Financial institutions are required to use the BSA E-Filing system to electronically file forms individually or in batches. The system also allows organizations to exchange secure messages with FinCEN, as well as, receive advisories and system updates.
Requirements for Currency Transaction Reports (CTRs)
According to the BSA, financial institutions are required to report currency transactions over $10,000 conducted by, or on behalf of, one person, as well as multiple currency transactions that aggregate to be over $10,000 in a single day. Currency transaction reports must be filed to FinCEN within 15 calendar days of the reported transaction(s) using the Bank Secrecy Act (BSA) E-Filing System. Filers are required to save a printed or electronic copy of the report for at least five years.
To comply with this law, financial institutions must obtain personal identification information about the individual conducting the transaction such as a Social Security number as well as a driver’s license or other government issued document. This requirement applies whether the individual conducting the transaction has an account relationship with the institution or not.
Financial institutions can exempt some customers from currency transaction reporting requirements. These include:
- Banks operating in the U.S.
- Federal, state, local, or inter-state governmental departments, agencies, or authorities
- Entities listed on the major national stock exchanges
- Subsidiaries (at least 51% owned) of entities listed on the major national stock exchanges
- Non-listed businesses
- Payroll Customers
According to FinCEN, non-listed businesses and payroll customers are those with recurring needs for large amounts of currency to support their commercial enterprises in the United States. A non-listed business is defined as an enterprise that: (i) has maintained a transaction account at the bank for at least 12 months, (ii) frequently engages in transactions in currency in excess of $10,000, and (iii) does business in the United States.
Businesses ineligible for treatment as non-listed businesses include those involved in the following activities:
- serving as financial institutions or agents of financial institutions of any type;
- the purchase or sale to customers of motor vehicles of any kind, vessels, aircraft, farm equipment or mobile homes;
- the practice of law, accountancy, or medicine;
- the auctioning of goods;
- chartering or operation of ships, buses, or aircraft;
- pawn brokerage;
- investment advisory services or investment banking services;
- real estate brokerage, title insurance and real estate closings;
- trade union activities; and
- any other activities that may be specified by FinCEN, such as marijuana-related businesses.
A payroll customer is defined as a person that has maintained a transaction account at the bank for at least 12 months, operates a firm that regularly withdraws more than $10,000 in order to pay its United States employees in currency, and is doing business in the United States.
To read more about FinCEN’s requirements when filing CTRs, refer to the agency’s Q&A section.
Requirements for Suspicious Activity Reports (SARs)

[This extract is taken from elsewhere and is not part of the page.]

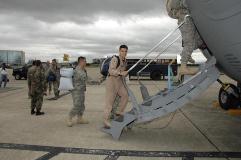 Airmen boarding C-17 aircraft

A Suspicious Activity Report (SAR) is a report that documents suspicious or potentially suspicious activity that is attempted or conducted at or through a financial institution. The definition of suspicious activity varies but can include a transaction or series of transactions that has no business purpose or might signal criminal activity (e.g. money laundering, terrorist financing).
Entities that have to file SARs include:
- Banks (31 CFR §1020.320) including Bank and Financial Holding Companies (12 CFR § 225.4);
- Casinos and Card Clubs (31 CFR § 1021.320);
- Money Services Businesses (31 CFR § 1022.320);
- Brokers or Dealers in Securities (31 CFR § 1023.320);
- Mutual Funds (31 CFR § 1024.320);
- Insurance Companies (31 CFR § 1025.320);
- Futures Commission Merchants and Introducing Brokers in Commodities (31 CFR § 1026.320); and
- Residential Mortgage Lenders and Originators (31 CFR § 1029.320).

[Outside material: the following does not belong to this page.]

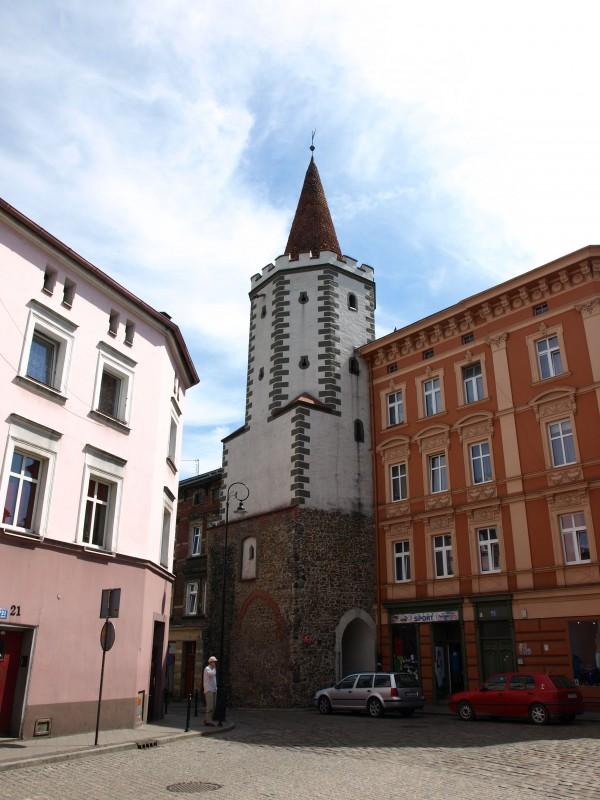 Prudnik posiadał pierwsze umocnienia obronne prawdopodobnie już w XIV wieku. W średniowieczu do miasta prowadziły dwie bramy: górna zwana nyską oraz dolna, przy której w XV wieku, dla wzmocnienia obrony, wzniesiono kamienną wieżę - Wieżę Bramy Dolnej.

SARs should be e-filed through the FinCEN BSA E-Filing System. Transactions that need to be reported include:
- insider abuse of a financial institution, involving any amount, detected by the institution;
- federal crimes against, or involving transactions conducted through, a financial institution that the financial institution detects and that involve at least $5,000 if a suspect can be identified, or at least $25,000 regardless of whether a suspect can be identified;
- transactions of at least $5,000 that the institution knows, suspects, or has reason to suspect involve funds from illegal activities or are attempts to hide those funds;
- transactions of at least $5,000 that the institution knows, suspects or has reason to suspect are designed to evade any regulations promulgated under the BSA; and
- transactions of at least $5,000 that the institution knows, suspects, or has reason to suspect have no business or apparent lawful purpose or are not the sort in which the particular customer would normally be expected to engage and for which the institution knows of no reasonable explanation after due investigation.
According to FinCEN, SARs are to be filed no later than 30 calendar days after the date of the initial detection of facts that may constitute a basis for filing a report. If no suspect is identified on the date of such initial detection, a financial institution may delay filing a FinCEN SAR for an additional 30 calendar days to identify a suspect, but in no case shall reporting be delayed more than 60 calendar days after the date of such initial detection.
Ensuring Compliance to BSA
Organizations that ensure compliance to the BSA include (but not limited to):
- Office of the Comptroller of the Currency (OCC): Conducts regular examinations of national banks, federal savings associations, federal branches, and agencies of foreign banks in the U.S.
- The Federal Deposit Insurance Corporation (FDIC): Regularly reviews BSA compliance programs, and communicates deficiencies and apparent violations to management, Board of Directors and regulatory authorities, as appropriate. It also takes supervisory action to address associated risks.
- National Credit Union Association: Develops examination guidance, ensures compliance with the BSA and enforces the BSA at federally insured credit unions.
Failure to comply with BSA regulations can have serious consequences. At the start of 2021, a company was fined a $390,000,000 civil money penalty for engaging in both willful and negligent violations of the BSA and implementing regulations. The company admitted to willfully failing to implement and maintain an effective AML program and to willfully failing to file thousands of SARs and CTRs.
Experts expect FinCEN and other financial regulators to keep imposing escalating fines and penalties on organizations for AML violations.
How Alessa can help
Alessa is a technology solution designed to support financial institutions to implement procedures that support an effective BSA AML compliance program. The solution provides capabilities to support due diligence, ongoing monitoring of customers and transactions and reporting activities. It also is adaptable to changing regulations.
Alessa integrates with existing core systems and can be tailored to the financial institution’s needs and size. Specific functionality in the solution includes:
- Identity verification and customer due diligence for KYC/KYB
- Real-time transaction monitoring and screening
- Sanctions, PEPs, watch list, crypto/virtual currency and other forms of screening
- Configurable risk scoring
- Electronic reporting to regulators, including SARs and CTRs to FinCEN
- Advanced analytics like anomaly detection and machine learning to detect suspicious activity
- Dashboards, workflows and case management
Contact us today to see how we can help you implement or enhance the BSA AML program.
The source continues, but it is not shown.